By Lexi Schneider
Every 2 seconds, someone in America needs blood. It is impossible to manufacture blood, and donations are the only way to fulfill the need of the 41, 000 blood transfusions that take place every day. Upper Dublin High School did its part to help with the cause by hosting a blood drive on Wednesday, February 25, during the school day. Students, teachers, and the community came together in the auxiliary gym to try and meet the goal of the drive. Mr. Gesing, head of the Upper Dublin Key Club (which sponsored the event, along with the Red Cross), told me about the blood drive’s success. “Our goal was to collect 85 units (pints)”, he said. “We surpassed that goal and collected 90 units. This is the most blood we’ve collected since 2008. “
Donation is a safe process, consisting of four steps. First is registration. Next comes a medical history check and mini physical, where patient temperature, blood pressure, pulse, and hemoglobin levels are checked to ensure the patient is healthy enough to donate. The actual donation takes place next, and usually only takes about 10 to 15 minutes. Finally, the patient is given refreshments and time to recover. Mr. Gesing donated this year, making him a 6th or 7th time donor. “It feels like a slight pinch on your forearm”, he described. “This time my arm was a little itchy, kind of like a hive or bug bite, while I was donating. Donation can take anywhere from 10 to 20 minutes. From registration to recovery it can take anywhere from 30 minutes to an hour.” Once blood is collected, it is given to several local blood banks. At the blood banks, blood is separated into red blood cells, plasma, and platelets, and then distributed to area hospitals.

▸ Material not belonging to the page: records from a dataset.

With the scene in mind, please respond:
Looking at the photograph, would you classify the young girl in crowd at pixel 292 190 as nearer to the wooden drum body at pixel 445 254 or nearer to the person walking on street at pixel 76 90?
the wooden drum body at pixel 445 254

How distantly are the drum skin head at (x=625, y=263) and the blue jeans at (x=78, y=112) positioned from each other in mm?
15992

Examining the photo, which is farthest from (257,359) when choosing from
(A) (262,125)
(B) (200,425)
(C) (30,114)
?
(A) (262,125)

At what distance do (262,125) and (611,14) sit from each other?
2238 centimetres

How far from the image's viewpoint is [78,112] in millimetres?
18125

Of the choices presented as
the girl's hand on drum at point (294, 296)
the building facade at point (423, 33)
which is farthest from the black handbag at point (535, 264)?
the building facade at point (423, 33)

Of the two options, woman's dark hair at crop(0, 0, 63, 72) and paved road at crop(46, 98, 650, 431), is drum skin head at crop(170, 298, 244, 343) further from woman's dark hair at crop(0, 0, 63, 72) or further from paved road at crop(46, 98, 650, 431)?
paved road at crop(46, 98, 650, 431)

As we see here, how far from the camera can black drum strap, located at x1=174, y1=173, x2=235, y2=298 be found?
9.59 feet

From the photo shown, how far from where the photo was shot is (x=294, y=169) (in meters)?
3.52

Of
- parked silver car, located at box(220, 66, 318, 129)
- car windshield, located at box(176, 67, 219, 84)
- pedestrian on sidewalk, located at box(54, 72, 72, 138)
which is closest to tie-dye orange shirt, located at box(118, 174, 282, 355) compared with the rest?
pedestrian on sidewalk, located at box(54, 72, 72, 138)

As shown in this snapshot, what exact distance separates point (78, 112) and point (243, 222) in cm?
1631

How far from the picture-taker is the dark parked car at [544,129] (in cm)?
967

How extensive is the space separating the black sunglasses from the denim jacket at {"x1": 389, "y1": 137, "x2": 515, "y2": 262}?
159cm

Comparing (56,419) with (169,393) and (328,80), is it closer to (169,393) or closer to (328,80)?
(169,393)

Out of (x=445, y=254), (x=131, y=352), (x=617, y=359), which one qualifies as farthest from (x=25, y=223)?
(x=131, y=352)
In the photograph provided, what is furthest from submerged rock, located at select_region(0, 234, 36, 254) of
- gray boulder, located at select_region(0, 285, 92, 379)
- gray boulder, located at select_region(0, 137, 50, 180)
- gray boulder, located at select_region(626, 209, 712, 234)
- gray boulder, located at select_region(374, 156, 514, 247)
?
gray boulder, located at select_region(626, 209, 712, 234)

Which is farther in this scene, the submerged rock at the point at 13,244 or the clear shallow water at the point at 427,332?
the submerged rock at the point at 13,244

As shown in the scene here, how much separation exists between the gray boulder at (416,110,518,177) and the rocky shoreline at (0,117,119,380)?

Blood donations are a great way to give back to your community and help those in need. “I donate because every pint I donate saves three lives”, said Mr. Gesing. “You have no idea how important blood is until you need some. Without a clean, diverse blood supply our health as a community will be seriously compromised. This means that friends, loved ones, and relatives could suffer and possibly die without our help.” With 90 units collected this Febuary, Upper Dublin has helped to save 270 lives, and we will continue to help the cause every year in the future.